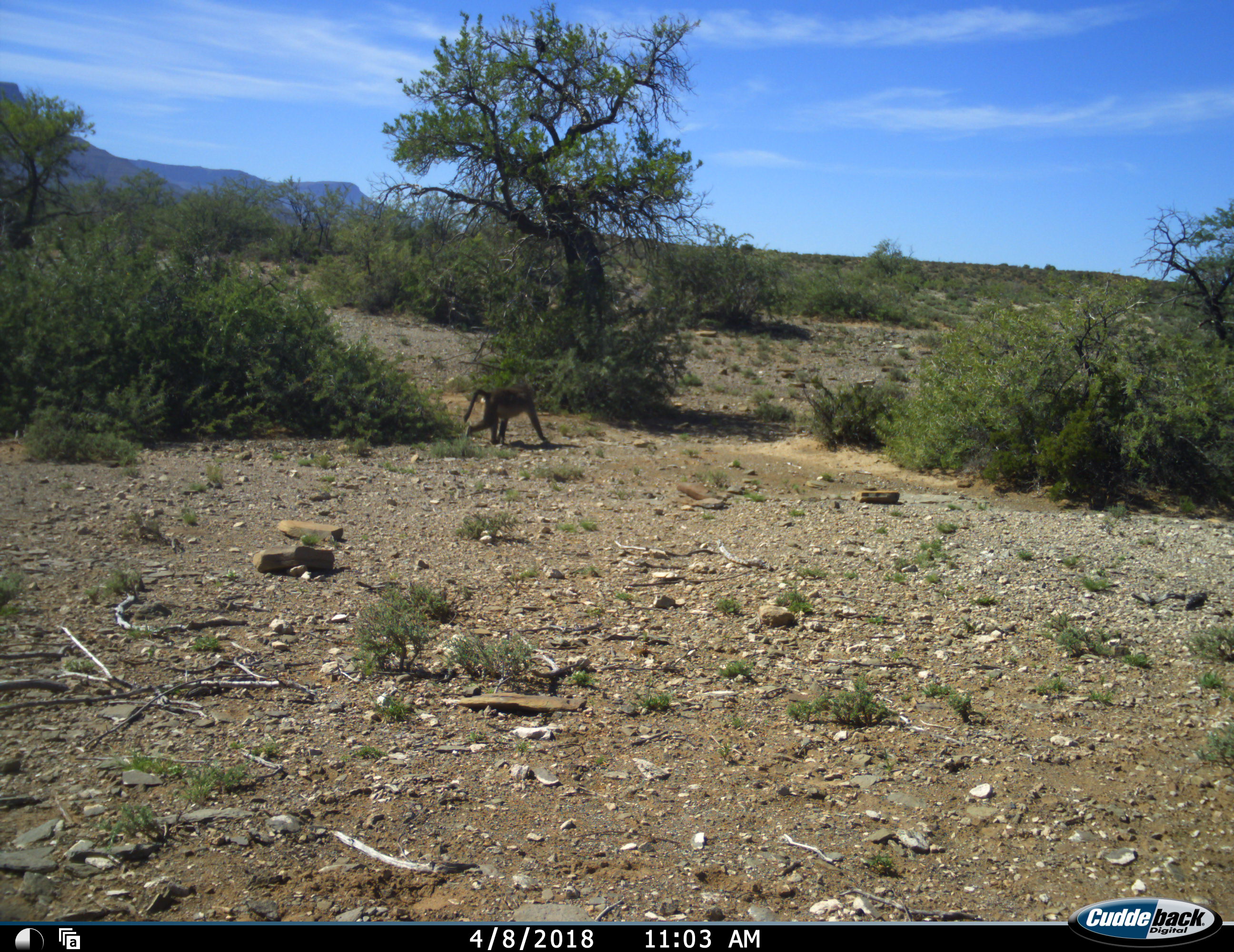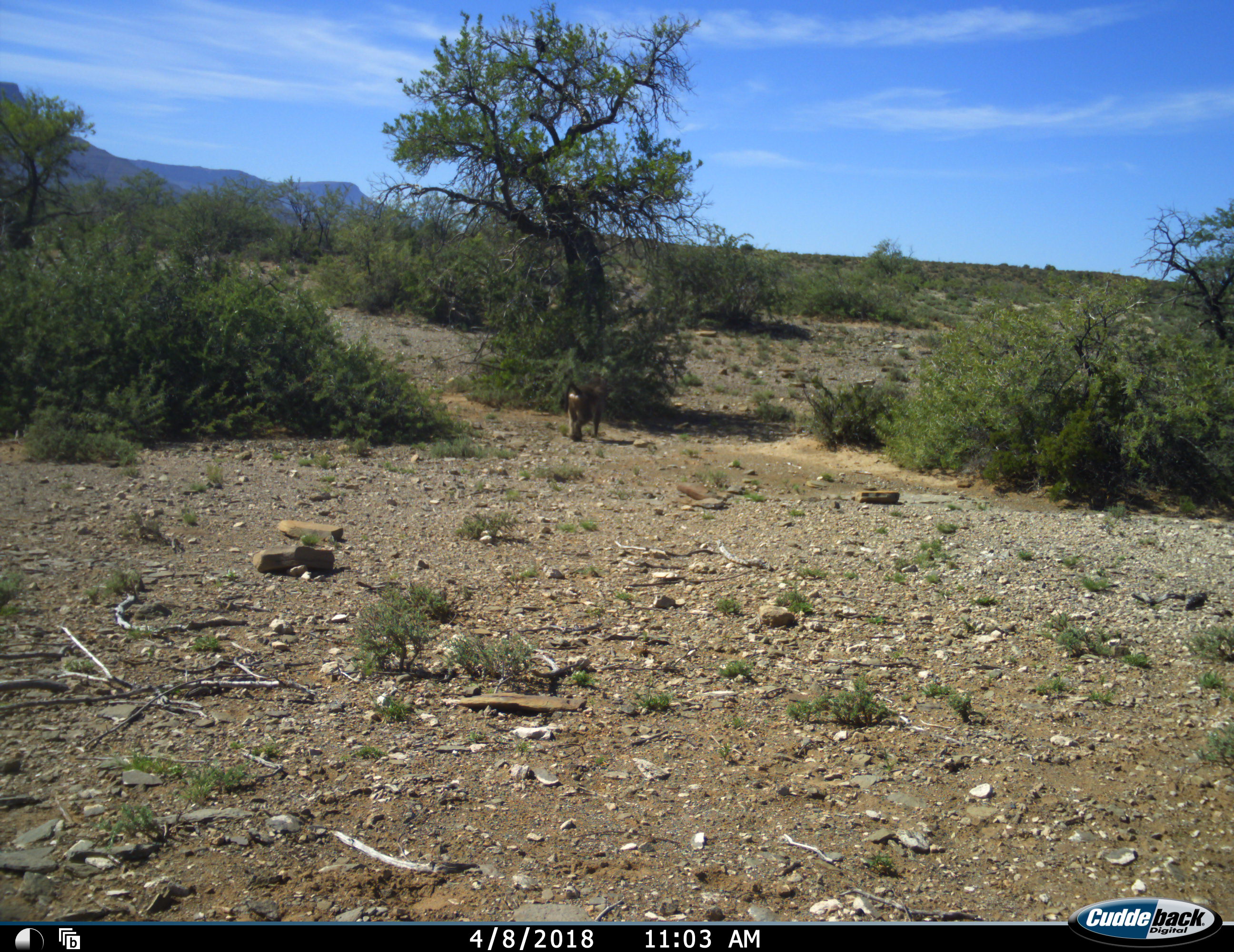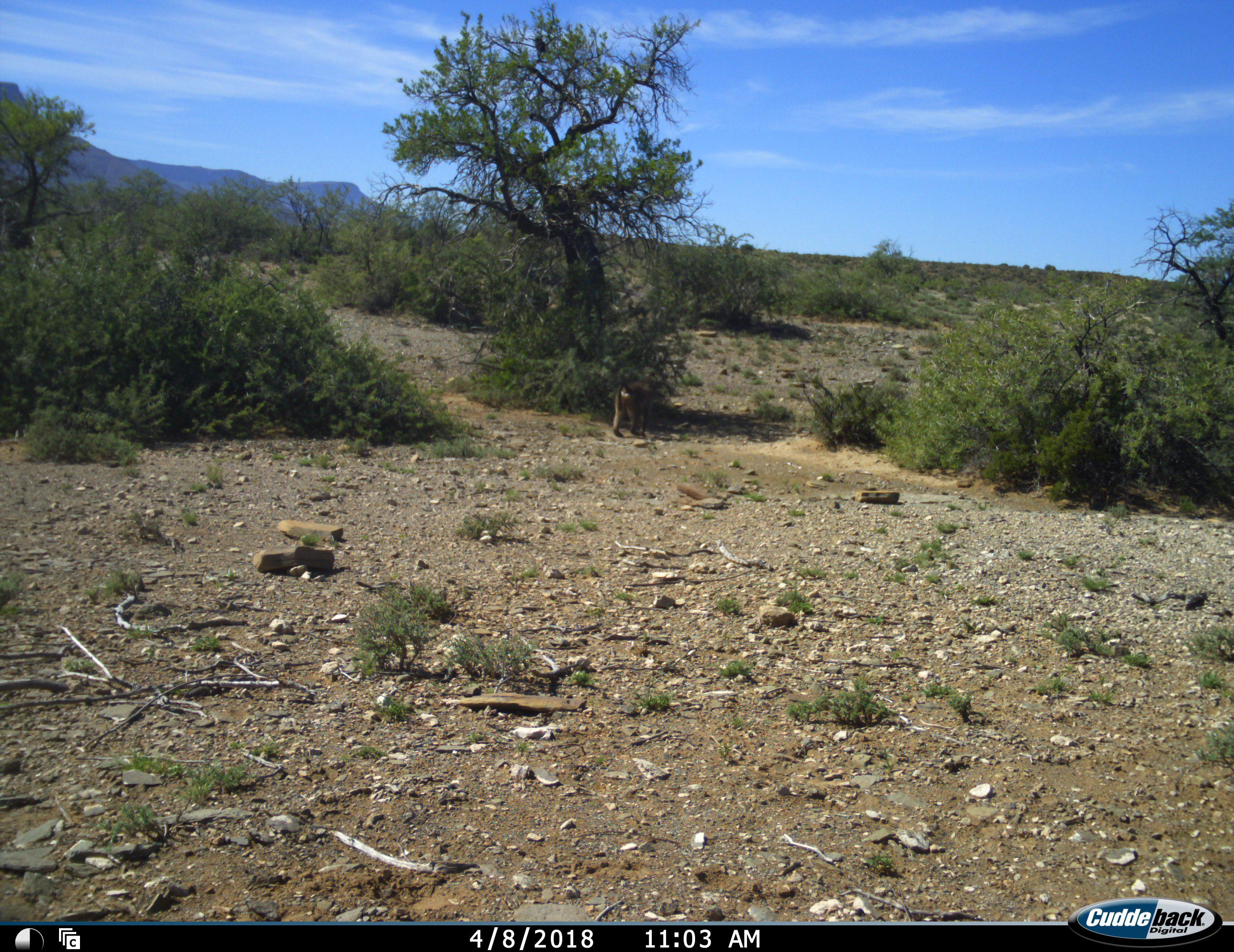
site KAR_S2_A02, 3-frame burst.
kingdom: Animalia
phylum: Chordata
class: Mammalia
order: Primates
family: Cercopithecidae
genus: Papio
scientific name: Papio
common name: baboon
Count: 1.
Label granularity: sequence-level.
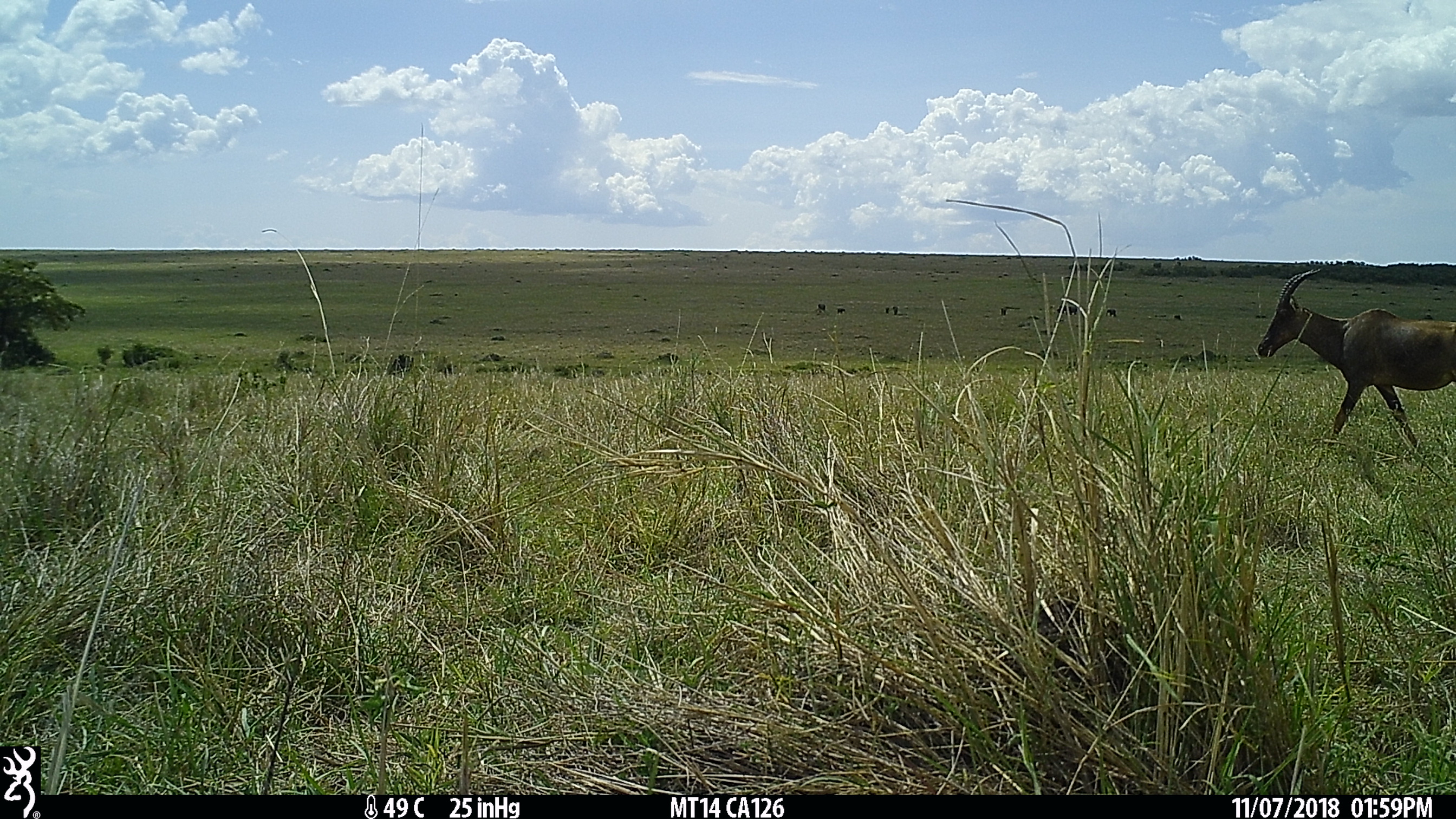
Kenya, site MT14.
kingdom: Animalia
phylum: Chordata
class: Mammalia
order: Artiodactyla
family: Bovidae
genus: Damaliscus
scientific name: Damaliscus lunatus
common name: topi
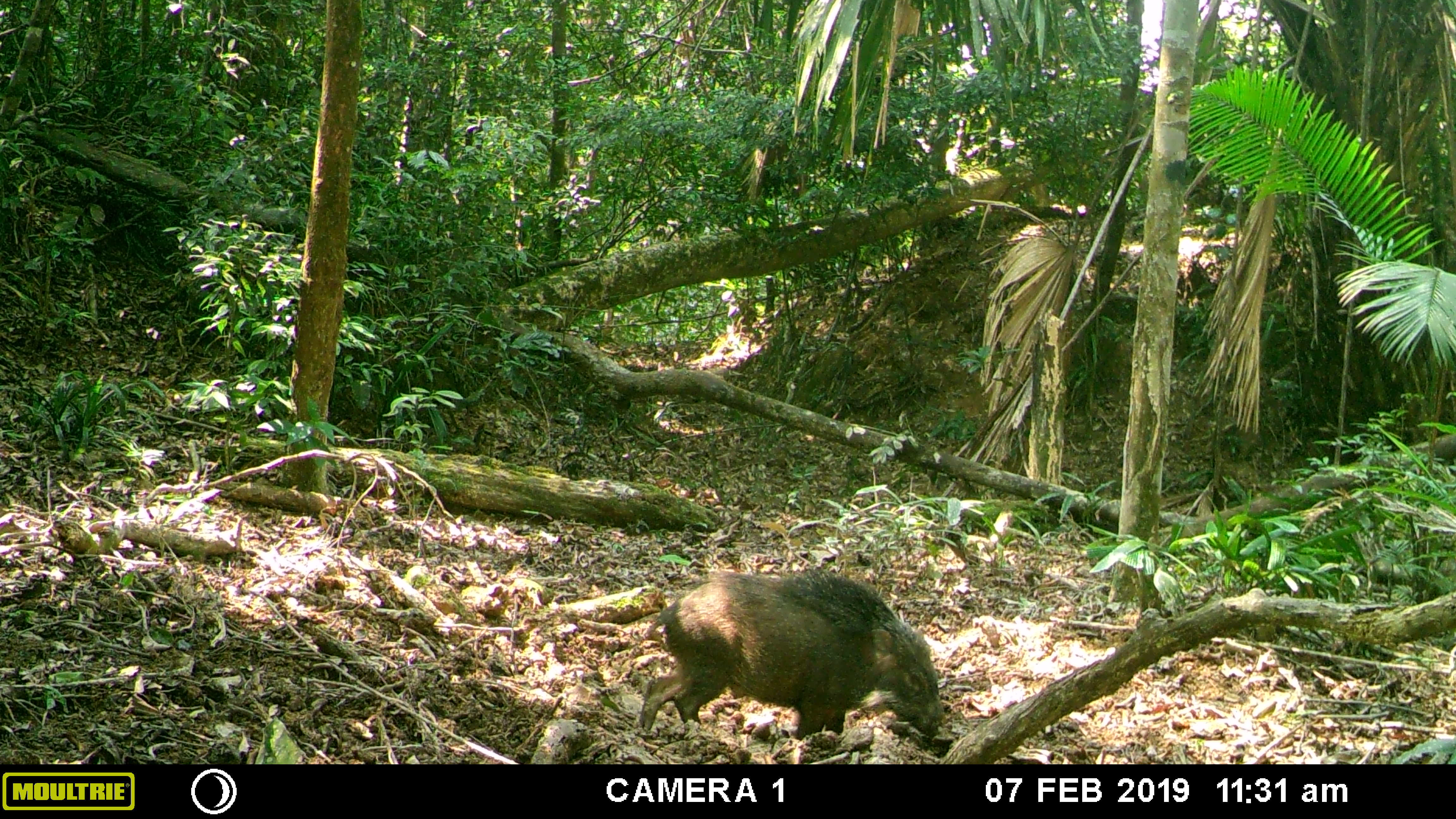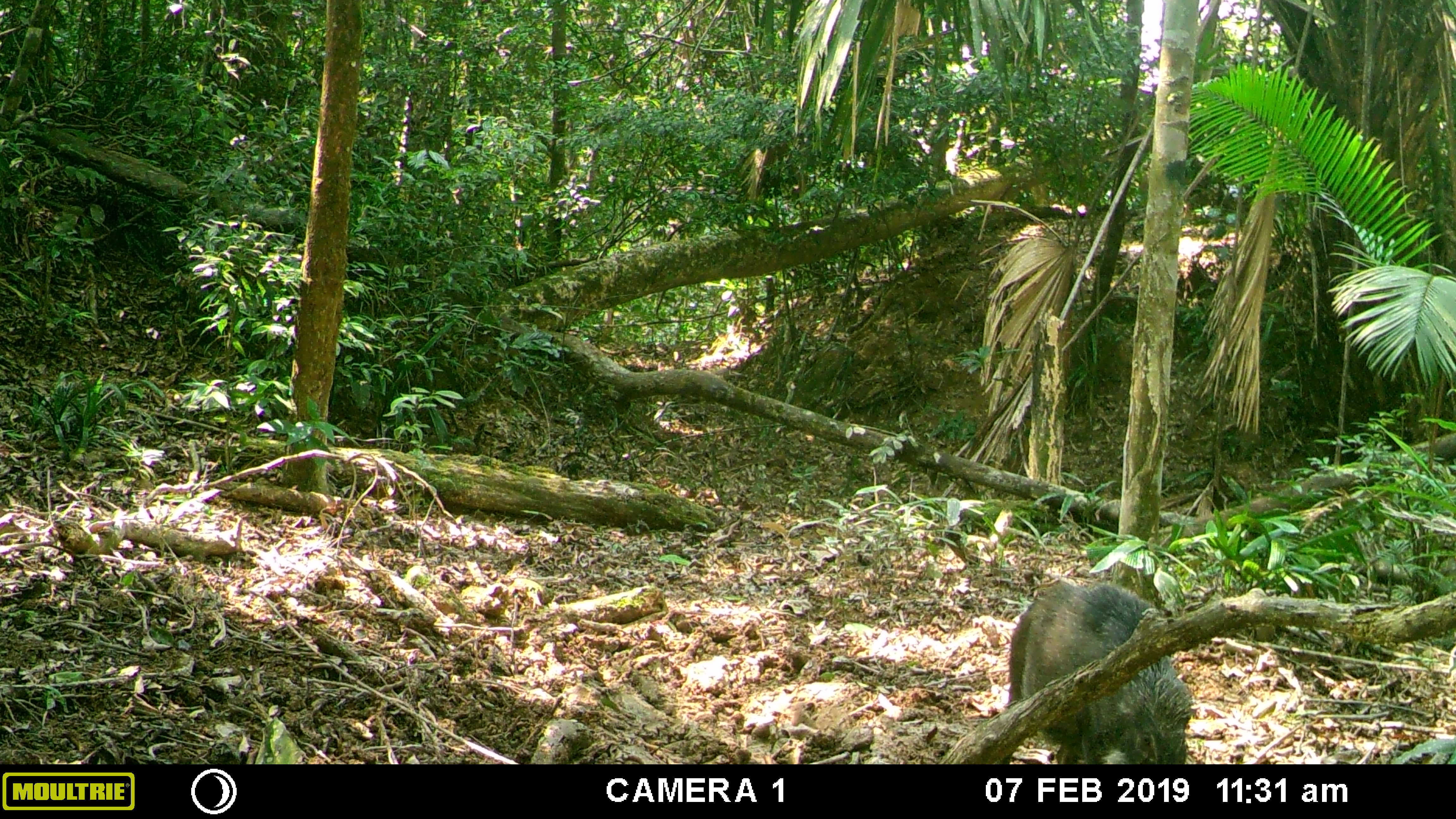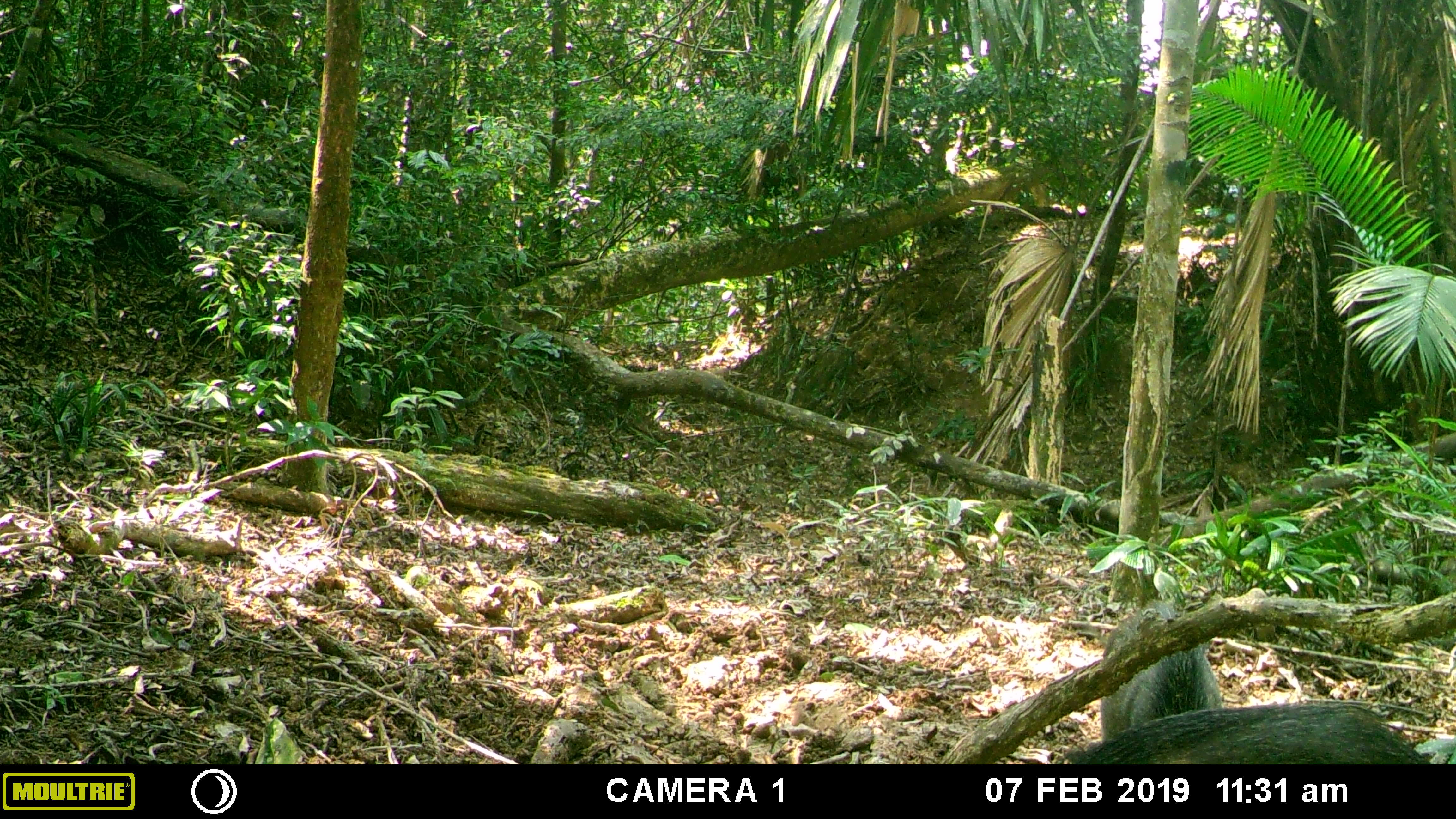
━━━━
TASK ITEM
Output the entries above exactly. Do not include the pictures.

REPLY TO THE TASK
site KAR_S2_A02, 3-frame burst.
kingdom: Animalia
phylum: Chordata
class: Mammalia
order: Primates
family: Cercopithecidae
genus: Papio
scientific name: Papio
common name: baboon
Count: 1.
Label granularity: sequence-level.
Kenya, site MT14.
kingdom: Animalia
phylum: Chordata
class: Mammalia
order: Artiodactyla
family: Bovidae
genus: Damaliscus
scientific name: Damaliscus lunatus
common name: topi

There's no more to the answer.